■ **ASSIGNMENT 1**
In the text on gene expression in golden and brown scallops, which software was used to analyze the differentially expressed genes?
■ **ASSIGNMENT 2**
Write out, word for word, the part of the scallop gene expression text that opens with the words containing "Functional annotation of" and closes with "and GO (1697).".

■ **TEXT**
Identification of differentially expressed genes (DEGs)
Based on the reads from RNA-seq, FPKM values were used to investigate the gene expression patterns of different tissues of C. nobilis. Thus, the comparison of gene expression between golden scallops and brown scallops was performed. DEGs were analyzed using the edgeR software. To identify significantly differential expression genes, FDR < 0.05 & | log2(fold change)| ≥1 was set as the criteria. DEGs of five tissues from golden scallops and brown scallops was list in Table 2. And a total of 9263 DEGs were identified among the five tissues, and the up-regulated and down-regulated genes number were showed in Additional file 1: Table S6, respectively. Then, Venn diagrams showed the number of genes uniquely expressed in each tissue or genes shared between one or more tissues (Fig. 4). GO and KEGG pathway enrichment analysis of DEGs in the same tissue were shown in Fig. 5 and Fig. 6. And the top 20 KEGG pathways in each tissues were listed in Additional file 1: Table S7.
Functional annotation of DEGs and candidate genes involved in carotenoids accumulation
Total of 9263 DEGs between golden scallops and brown scallops, 3361 were up-regulated and 4980 genes were down-regulated. Of the 9263 DEGs, 8422 were annotated at least one of the following: Nr (8406), Swissprot (4766), KEGG (3702), KOG (4460) and GO (1697).
Based on the GO enrichment analysis, total of 47 significantly GO terms were observed (corrected P-value < 0.05). The top five GO terms were macromolecular complex, protein complex, oxoacid metabolic process, organic acid metabolic process and lyase activity (Fig. 7). And these include a number of terms related to carotenoids, such as lipid transport and lysosome. Total of 229 KEGG pathways were identified (Additional file 1, Table S8). These include a number of terms related to carotenoids accumulation, such as lysosome, fat digestion and absorption and ABC transporters (Fig. 8).
To explore the genetic mechanisms of the golden scallops, the differentially expressed genes of five tissues were filtered respectively for those believed to be involved in carotenoids accumulation. Several genes, including CD36, ABC transporter G family member 5 (ABCG5), beta, beta-carotene 15,15-dioxygenase (BCMO1), glutathione S-transferase (GSTs), intestine-specific homeobox (ISX), very low density lipoprotein receptor (VLDLR), low-density lipoprotein receptor (LDLR), Craotene oxygenase related to carotenoids accumulation were shown in Fig. 6, CD36, GAST-theta and very low density lipoprotein receptor (VLDLR) genes were significantly higher expressed in the hemolymph of golden scallops than brown scallops; ABCG5 gene was highly expressed in the mantle of golden scallops; BCMO1 gene was highly expressed in the intestine of golden and brown scallops than other tissues; GST-Mu gene was significantly higher expressed in the gonad of golden and brown scallops than other tissues; Craotene oxygenase gene was significantly higher expressed in the intestine of golden and brown scallops than other tissues; low-density lipoprotein receptor (LDLR) has a significant differences in mantle and adductor muscle. Overall, our results of the high expression levels for these genes related to carotenoids accumulation are consistent with higher carotenoids content in golden scallops, suggesting that these genes play important roles in carotenoids accumulation.
Function identified of the carotenoids related DEGs in the scallop early development
To explore the carotenoids related DEGs function in the scallop early development, we selected six genes to analyze their spatial and temporal expression characteristics (Fig. 9). The results indicate that all these genes showed a strongly expression level in fertilized egg, except for the BCMO1; and these genes also showed a higher level in golden scallops than that of brown scallops at S-stage and J-stage, except for BCMO1 and GST-Pi. The expression level of BCMO1 showed a decreasing trend, and brown scallops had higher levels than golden scallops at most stages.

■ **DATASET ENTRIES**
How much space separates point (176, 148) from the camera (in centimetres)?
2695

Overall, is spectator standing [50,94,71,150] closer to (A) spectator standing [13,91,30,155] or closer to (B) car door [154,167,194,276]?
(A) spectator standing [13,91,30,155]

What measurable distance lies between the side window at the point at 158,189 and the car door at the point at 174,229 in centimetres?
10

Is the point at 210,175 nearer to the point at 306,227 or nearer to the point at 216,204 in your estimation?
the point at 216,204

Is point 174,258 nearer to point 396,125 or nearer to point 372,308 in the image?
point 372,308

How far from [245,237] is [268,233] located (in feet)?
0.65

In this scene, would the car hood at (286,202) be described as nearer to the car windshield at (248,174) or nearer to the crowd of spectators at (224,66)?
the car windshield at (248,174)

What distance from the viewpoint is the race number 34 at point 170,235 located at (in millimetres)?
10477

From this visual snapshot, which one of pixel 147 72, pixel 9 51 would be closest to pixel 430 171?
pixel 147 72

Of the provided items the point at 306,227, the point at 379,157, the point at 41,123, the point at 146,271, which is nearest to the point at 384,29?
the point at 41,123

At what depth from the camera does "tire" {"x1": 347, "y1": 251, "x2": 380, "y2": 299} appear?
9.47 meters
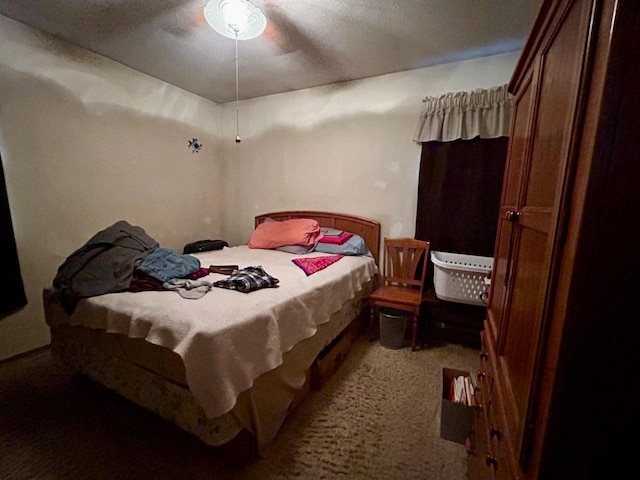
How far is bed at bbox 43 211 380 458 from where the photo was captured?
116 centimetres

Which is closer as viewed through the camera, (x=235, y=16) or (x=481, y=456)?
(x=481, y=456)

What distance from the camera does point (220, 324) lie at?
47.4 inches

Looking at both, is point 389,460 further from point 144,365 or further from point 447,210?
point 447,210

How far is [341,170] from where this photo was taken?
3.10 metres

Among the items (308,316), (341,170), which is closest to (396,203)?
(341,170)

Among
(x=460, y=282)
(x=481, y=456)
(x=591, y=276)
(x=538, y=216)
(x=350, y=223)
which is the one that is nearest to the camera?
(x=591, y=276)

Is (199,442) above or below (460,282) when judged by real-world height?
below

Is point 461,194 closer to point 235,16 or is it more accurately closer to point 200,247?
point 235,16

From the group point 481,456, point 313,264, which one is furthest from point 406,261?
point 481,456

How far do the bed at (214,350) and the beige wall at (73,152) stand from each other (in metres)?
0.84

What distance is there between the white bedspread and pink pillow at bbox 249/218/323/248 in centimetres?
100

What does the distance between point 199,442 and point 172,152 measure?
112 inches

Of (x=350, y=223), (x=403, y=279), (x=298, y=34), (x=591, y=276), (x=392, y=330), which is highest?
(x=298, y=34)

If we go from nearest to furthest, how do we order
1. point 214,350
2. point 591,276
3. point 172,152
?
point 591,276 < point 214,350 < point 172,152
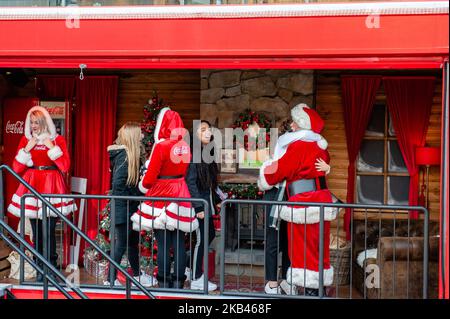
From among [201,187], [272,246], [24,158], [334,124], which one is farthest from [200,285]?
[334,124]

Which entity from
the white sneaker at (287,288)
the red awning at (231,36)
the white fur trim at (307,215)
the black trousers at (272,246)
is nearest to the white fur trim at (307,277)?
the white sneaker at (287,288)

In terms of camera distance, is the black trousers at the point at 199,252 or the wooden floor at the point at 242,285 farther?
the wooden floor at the point at 242,285

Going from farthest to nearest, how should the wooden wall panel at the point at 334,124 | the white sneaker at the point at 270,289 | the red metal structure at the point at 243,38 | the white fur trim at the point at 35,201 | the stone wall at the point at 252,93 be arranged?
the wooden wall panel at the point at 334,124 < the stone wall at the point at 252,93 < the white fur trim at the point at 35,201 < the white sneaker at the point at 270,289 < the red metal structure at the point at 243,38

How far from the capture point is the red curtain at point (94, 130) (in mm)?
8938

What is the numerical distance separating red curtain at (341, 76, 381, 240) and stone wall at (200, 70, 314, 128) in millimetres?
462

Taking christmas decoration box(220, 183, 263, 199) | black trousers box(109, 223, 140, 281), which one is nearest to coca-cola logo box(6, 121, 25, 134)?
black trousers box(109, 223, 140, 281)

■ **TASK RESULT 1**
The edgeR software.

■ **TASK RESULT 2**
Functional annotation of DEGs and candidate genes involved in carotenoids accumulation
Total of 9263 DEGs between golden scallops and brown scallops, 3361 were up-regulated and 4980 genes were down-regulated. Of the 9263 DEGs, 8422 were annotated at least one of the following: Nr (8406), Swissprot (4766), KEGG (3702), KOG (4460) and GO (1697).